Ce "changement de paysage" doit inciter les pays concernés à adopter les mesures qui ont prouvé leur efficacité ailleurs, telles que "la hausse des taxes, une restriction de la disponibilité et l'interdiction du marketing et de la publicité pour l'alcool", plaident les auteurs de l'étude, publiée mercredi dans la revue médicale britannique The Lancet. L'alcool représente "un facteur de risque majeur" dans l'apparition de nombreuses maladies ainsi que dans la survenue de blessures et d'accidents, rappellent-ils.

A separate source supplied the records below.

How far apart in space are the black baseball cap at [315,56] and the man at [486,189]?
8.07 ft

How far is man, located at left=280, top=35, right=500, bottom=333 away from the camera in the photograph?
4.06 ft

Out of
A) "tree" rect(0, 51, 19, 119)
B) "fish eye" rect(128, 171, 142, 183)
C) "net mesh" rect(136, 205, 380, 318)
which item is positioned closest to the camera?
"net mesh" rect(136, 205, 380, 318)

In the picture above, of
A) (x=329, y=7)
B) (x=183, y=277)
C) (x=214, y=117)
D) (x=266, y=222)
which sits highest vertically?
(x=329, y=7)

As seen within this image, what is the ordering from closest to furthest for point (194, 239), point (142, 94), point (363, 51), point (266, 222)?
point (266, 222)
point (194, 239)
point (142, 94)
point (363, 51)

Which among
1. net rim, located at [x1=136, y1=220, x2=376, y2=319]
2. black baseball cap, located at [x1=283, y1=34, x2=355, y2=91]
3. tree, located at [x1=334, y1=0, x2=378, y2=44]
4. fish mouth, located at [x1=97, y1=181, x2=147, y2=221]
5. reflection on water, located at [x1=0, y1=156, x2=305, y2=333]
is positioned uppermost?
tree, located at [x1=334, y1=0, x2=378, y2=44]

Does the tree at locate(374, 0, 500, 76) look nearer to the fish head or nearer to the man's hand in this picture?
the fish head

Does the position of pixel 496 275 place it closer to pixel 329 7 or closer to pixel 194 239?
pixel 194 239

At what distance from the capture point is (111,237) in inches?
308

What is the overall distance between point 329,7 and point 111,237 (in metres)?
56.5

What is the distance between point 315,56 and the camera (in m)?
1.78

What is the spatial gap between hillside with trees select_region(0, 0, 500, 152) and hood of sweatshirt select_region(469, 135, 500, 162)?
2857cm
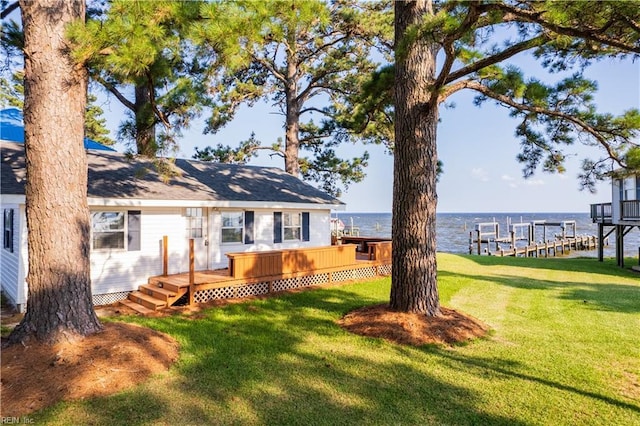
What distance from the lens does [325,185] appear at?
848 inches

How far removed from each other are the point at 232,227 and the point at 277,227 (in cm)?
→ 165

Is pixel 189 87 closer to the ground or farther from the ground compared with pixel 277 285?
farther from the ground

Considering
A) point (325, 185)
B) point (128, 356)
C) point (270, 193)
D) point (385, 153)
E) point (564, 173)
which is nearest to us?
point (128, 356)

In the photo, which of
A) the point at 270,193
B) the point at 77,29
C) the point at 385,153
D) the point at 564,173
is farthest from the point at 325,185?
the point at 77,29

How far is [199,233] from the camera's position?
36.6ft

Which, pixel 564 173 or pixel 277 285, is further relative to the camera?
pixel 277 285

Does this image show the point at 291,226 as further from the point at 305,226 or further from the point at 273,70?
the point at 273,70

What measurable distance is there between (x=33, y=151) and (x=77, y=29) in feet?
5.79

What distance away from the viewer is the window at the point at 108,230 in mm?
9201

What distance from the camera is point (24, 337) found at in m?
4.85

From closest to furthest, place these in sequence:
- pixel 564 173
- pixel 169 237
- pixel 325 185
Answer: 1. pixel 564 173
2. pixel 169 237
3. pixel 325 185

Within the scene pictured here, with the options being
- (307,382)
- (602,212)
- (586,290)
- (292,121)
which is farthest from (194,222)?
(602,212)

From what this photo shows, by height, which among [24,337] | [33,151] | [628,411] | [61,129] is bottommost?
[628,411]

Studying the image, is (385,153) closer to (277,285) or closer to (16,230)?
(277,285)
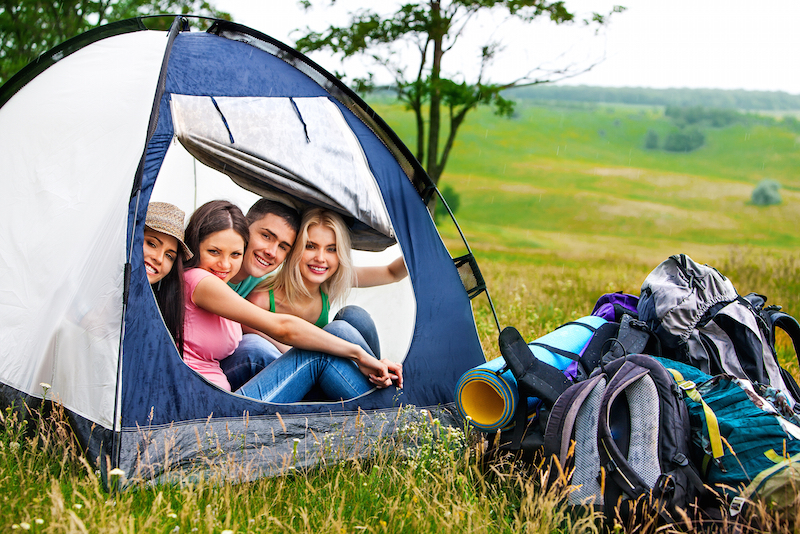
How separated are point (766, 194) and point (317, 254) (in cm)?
3679

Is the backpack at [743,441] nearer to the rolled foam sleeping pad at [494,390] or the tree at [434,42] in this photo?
the rolled foam sleeping pad at [494,390]

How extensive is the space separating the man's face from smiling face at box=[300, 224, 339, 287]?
97mm

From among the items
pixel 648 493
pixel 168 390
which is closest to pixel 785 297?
pixel 648 493

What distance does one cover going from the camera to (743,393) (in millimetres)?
2240

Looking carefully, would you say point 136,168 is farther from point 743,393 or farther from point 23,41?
point 23,41

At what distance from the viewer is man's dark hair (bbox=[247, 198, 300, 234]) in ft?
9.41

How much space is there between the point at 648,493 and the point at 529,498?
0.41 m

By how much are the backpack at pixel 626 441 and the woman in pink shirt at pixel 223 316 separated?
929 mm

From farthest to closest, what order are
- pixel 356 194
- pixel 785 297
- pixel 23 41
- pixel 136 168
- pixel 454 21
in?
pixel 23 41 < pixel 454 21 < pixel 785 297 < pixel 356 194 < pixel 136 168

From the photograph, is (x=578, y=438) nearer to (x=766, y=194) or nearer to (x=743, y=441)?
(x=743, y=441)

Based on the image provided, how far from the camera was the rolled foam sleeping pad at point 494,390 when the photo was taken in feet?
8.06

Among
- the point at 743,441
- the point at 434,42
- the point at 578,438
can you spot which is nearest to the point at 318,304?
the point at 578,438

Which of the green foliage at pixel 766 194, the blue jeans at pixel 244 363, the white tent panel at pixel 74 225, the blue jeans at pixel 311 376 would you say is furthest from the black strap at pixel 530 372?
the green foliage at pixel 766 194

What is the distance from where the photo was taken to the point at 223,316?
2.61m
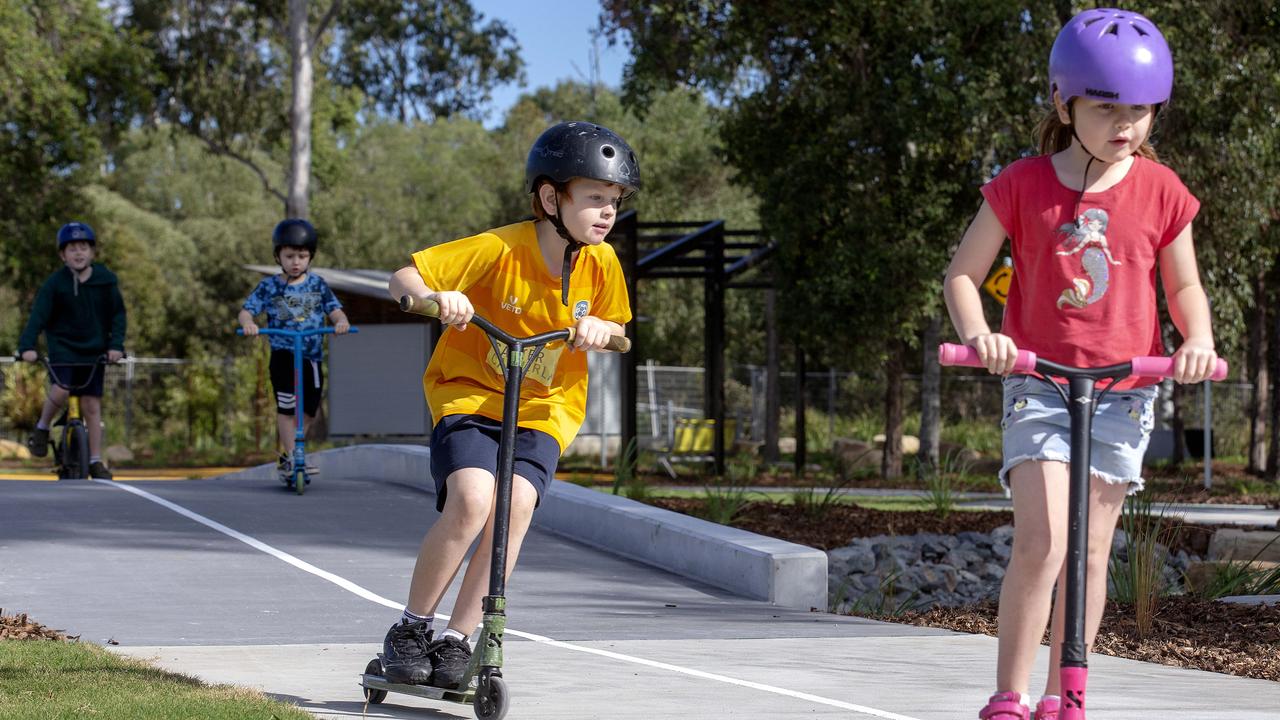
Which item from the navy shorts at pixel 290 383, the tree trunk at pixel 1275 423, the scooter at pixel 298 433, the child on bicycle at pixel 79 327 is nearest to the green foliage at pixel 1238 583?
the scooter at pixel 298 433

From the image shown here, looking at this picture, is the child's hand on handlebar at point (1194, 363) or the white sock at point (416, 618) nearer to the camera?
the child's hand on handlebar at point (1194, 363)

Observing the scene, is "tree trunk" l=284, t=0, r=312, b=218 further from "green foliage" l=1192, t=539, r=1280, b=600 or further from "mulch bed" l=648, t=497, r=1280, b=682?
"green foliage" l=1192, t=539, r=1280, b=600

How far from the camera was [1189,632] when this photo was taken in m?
6.92

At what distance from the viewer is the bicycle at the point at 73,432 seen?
42.2ft

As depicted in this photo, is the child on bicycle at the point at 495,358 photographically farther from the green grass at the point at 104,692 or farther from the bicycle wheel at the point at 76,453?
the bicycle wheel at the point at 76,453

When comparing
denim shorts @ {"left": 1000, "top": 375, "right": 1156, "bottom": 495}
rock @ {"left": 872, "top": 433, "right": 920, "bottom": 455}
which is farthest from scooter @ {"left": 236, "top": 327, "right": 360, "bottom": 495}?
rock @ {"left": 872, "top": 433, "right": 920, "bottom": 455}

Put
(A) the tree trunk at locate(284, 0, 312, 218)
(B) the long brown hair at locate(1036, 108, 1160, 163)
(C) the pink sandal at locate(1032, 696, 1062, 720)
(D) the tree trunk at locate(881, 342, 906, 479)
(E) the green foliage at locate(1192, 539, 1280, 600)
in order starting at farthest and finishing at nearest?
(A) the tree trunk at locate(284, 0, 312, 218)
(D) the tree trunk at locate(881, 342, 906, 479)
(E) the green foliage at locate(1192, 539, 1280, 600)
(B) the long brown hair at locate(1036, 108, 1160, 163)
(C) the pink sandal at locate(1032, 696, 1062, 720)

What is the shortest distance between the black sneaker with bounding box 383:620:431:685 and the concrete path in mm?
140

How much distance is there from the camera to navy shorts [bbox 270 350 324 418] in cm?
1150

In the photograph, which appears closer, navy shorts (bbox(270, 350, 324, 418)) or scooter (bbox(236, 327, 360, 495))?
scooter (bbox(236, 327, 360, 495))

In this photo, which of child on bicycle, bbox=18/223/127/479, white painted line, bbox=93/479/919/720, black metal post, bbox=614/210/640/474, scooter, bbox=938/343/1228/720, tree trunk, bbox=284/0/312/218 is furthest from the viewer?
tree trunk, bbox=284/0/312/218

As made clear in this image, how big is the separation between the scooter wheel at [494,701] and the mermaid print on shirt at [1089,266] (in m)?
1.86

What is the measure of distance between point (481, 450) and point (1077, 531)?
6.12ft

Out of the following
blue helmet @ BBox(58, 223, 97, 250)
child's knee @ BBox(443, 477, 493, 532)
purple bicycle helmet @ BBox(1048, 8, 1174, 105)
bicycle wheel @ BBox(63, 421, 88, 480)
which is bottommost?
bicycle wheel @ BBox(63, 421, 88, 480)
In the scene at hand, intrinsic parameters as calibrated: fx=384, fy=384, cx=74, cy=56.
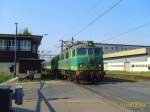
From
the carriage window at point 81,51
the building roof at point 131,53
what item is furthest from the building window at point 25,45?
the building roof at point 131,53


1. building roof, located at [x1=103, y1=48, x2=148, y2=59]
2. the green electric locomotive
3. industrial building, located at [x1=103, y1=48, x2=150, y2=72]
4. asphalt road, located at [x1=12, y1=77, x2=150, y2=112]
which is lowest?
asphalt road, located at [x1=12, y1=77, x2=150, y2=112]

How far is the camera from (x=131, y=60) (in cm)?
10100

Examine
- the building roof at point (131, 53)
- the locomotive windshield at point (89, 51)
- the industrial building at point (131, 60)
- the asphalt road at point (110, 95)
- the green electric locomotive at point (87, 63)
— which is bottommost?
the asphalt road at point (110, 95)

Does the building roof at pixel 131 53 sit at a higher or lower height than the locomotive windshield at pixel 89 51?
higher

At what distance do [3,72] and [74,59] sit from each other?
25.0m

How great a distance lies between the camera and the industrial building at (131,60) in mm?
86075

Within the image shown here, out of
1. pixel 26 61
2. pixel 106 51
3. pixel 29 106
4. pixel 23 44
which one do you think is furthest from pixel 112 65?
pixel 29 106

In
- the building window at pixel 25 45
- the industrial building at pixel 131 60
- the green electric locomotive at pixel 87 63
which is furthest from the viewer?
the industrial building at pixel 131 60

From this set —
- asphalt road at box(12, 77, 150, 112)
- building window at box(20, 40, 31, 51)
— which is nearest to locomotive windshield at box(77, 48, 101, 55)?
asphalt road at box(12, 77, 150, 112)

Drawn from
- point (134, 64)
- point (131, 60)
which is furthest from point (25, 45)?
point (131, 60)

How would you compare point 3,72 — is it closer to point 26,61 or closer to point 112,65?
point 26,61

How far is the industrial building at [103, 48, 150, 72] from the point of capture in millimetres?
86075

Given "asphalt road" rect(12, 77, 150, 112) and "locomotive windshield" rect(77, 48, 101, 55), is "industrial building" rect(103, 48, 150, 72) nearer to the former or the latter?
"locomotive windshield" rect(77, 48, 101, 55)

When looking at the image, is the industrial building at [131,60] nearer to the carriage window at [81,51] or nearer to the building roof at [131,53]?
the building roof at [131,53]
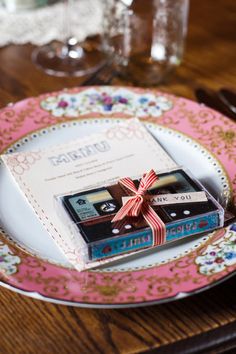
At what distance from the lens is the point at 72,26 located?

En moyenne, chaque adulte dans le monde a consommé 6,5 litres d'alcool pur en 2017, contre 5,9 litres en 1990, et cette quantité devrait atteindre 7,6 litres d'ici 2030, selon des estimations établies à partir des données de 189 pays. Aujourd'hui c'est en Europe que la consommation est la plus élevée, mais celle-ci est en baisse (-20% en 27 ans, à 9,8 litres par habitant), en raison notamment d'un net recul dans certaines anciennes républiques soviétiques et certains pays d'Europe de l'Est. A l'inverse, on observe un rattrapage dans des pays à revenu intermédiaire comme la Chine, l'Inde et le Vietnam, soutenu par "les transitions économiques et l'accroissement de la richesse".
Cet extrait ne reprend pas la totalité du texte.